**What you need to do**: In the records below, find the line containing "Stiefel blogger Leder Nieten Gr 40 Used Look", then copy that line and all lines after it, exactly, omitting every picture.

**Task data**:
- Opening Delimiter -
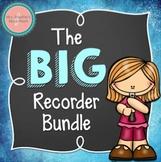 The BIG Recorder Bundle #musiccrewrecorder
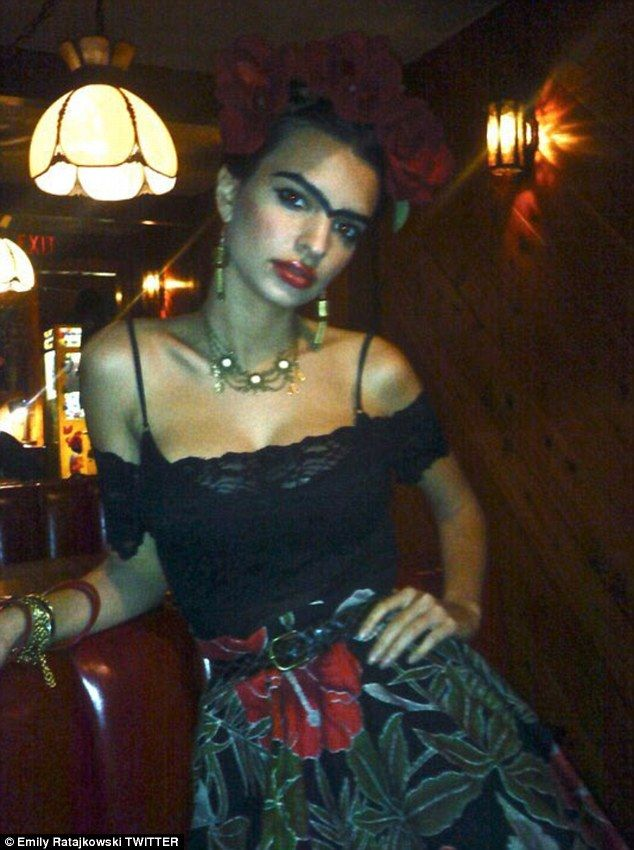 'Way back in 2009': Earlier in the week, Emily Ratajkowski, 25, shared a photo of herself dressed as iconic Mexican painter, Frida Kahlo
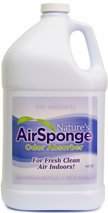 Nature's Air Sponge Odor Absorber & Pet Stain Spray Bottle image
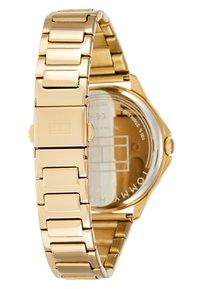 Tommy Hilfiger - SPORT - Watch - gold-coloured - 2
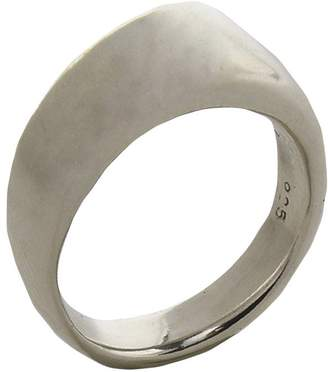 First People First Rings - Item 50190298US
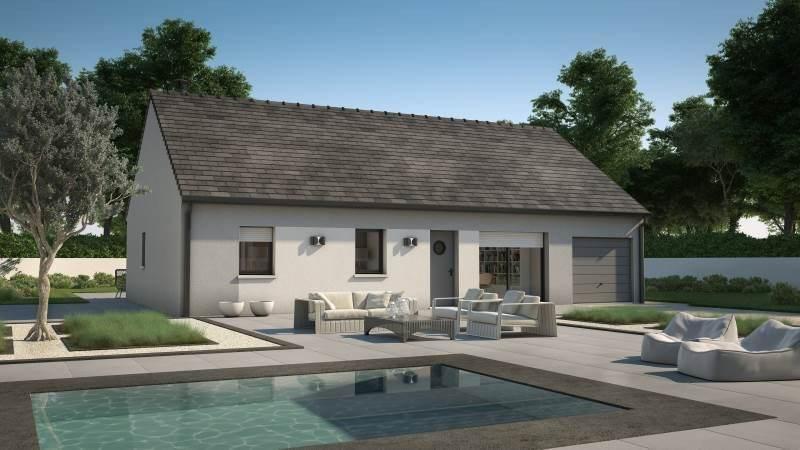 Maison neuve, 76 m² À Sai…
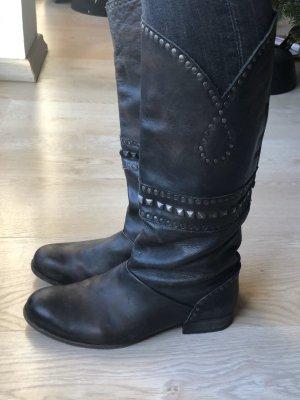 Stiefel blogger Leder Nieten Gr 40 Used Look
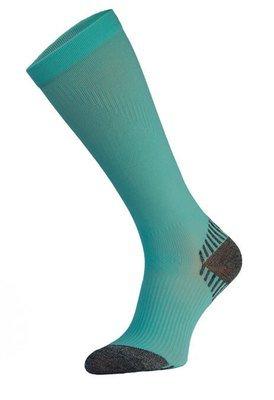 Teal Long Running Compression Socks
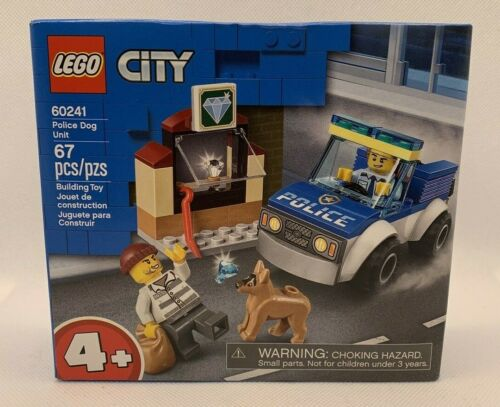 Lego City POLICE DOG UNIT 60241 Building Kit With Minifigures NEW SEALED!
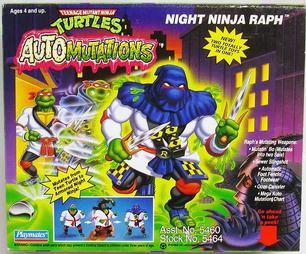 Nightninjaraph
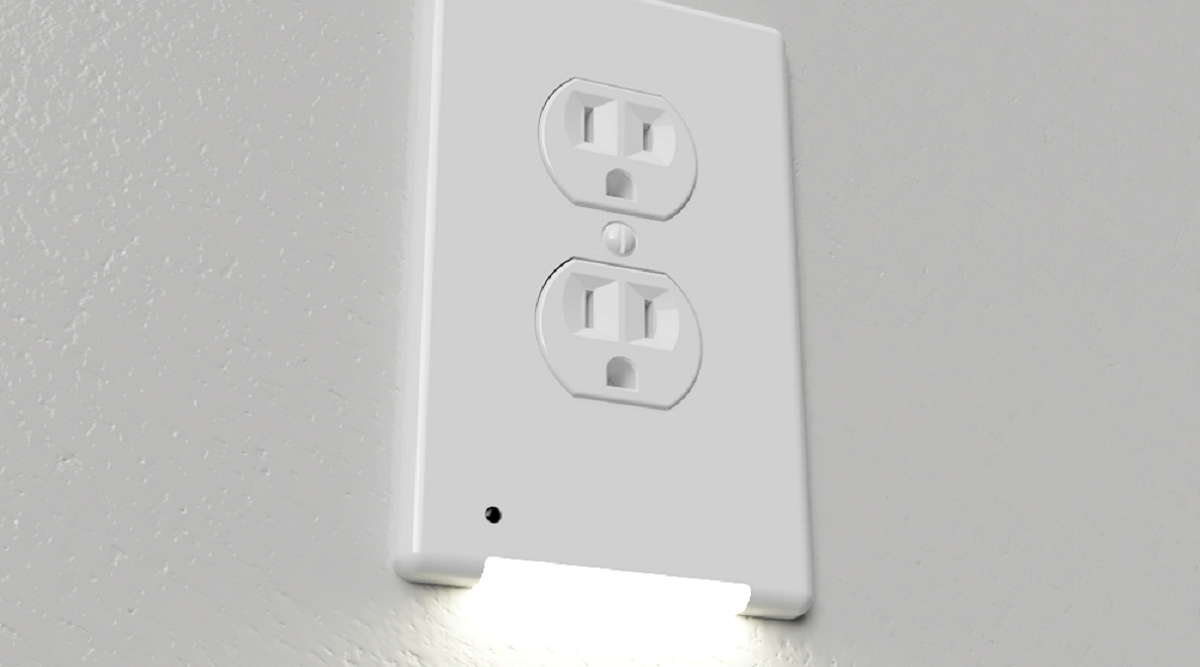 outlet-cover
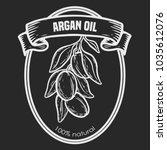 argan vector drawing  label nut ... | Shutterstock .eps vector #1035612076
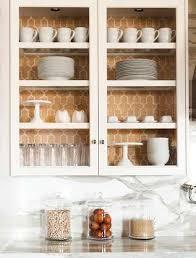 Kitchen Cabinet Upgrade by Kitchen Cabinet Upgrades Kitchen Cabinet Upgrades Upgrade Ideas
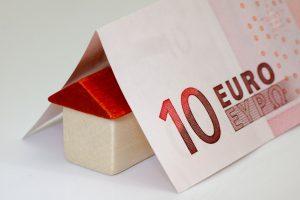 VVD en D66 willen studieschuld minder zwaar laten wegen voor hypotheek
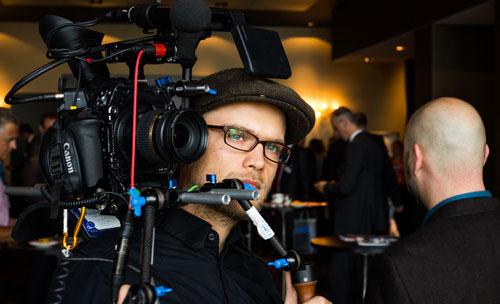 Was wir Ihnen bieten - Kreativfilm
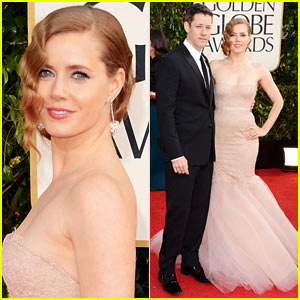 Amy Adams - Golden Globes 2013 Red Carpet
- Closing Delimiter -
**Problem solution**:
 Stiefel blogger Leder Nieten Gr 40 Used Look
 Teal Long Running Compression Socks
 Lego City POLICE DOG UNIT 60241 Building Kit With Minifigures NEW SEALED!
 Nightninjaraph
 outlet-cover
 argan vector drawing  label nut ... | Shutterstock .eps vector #1035612076
 Kitchen Cabinet Upgrade by Kitchen Cabinet Upgrades Kitchen Cabinet Upgrades Upgrade Ideas
 VVD en D66 willen studieschuld minder zwaar laten wegen voor hypotheek
 Was wir Ihnen bieten - Kreativfilm
 Amy Adams - Golden Globes 2013 Red Carpet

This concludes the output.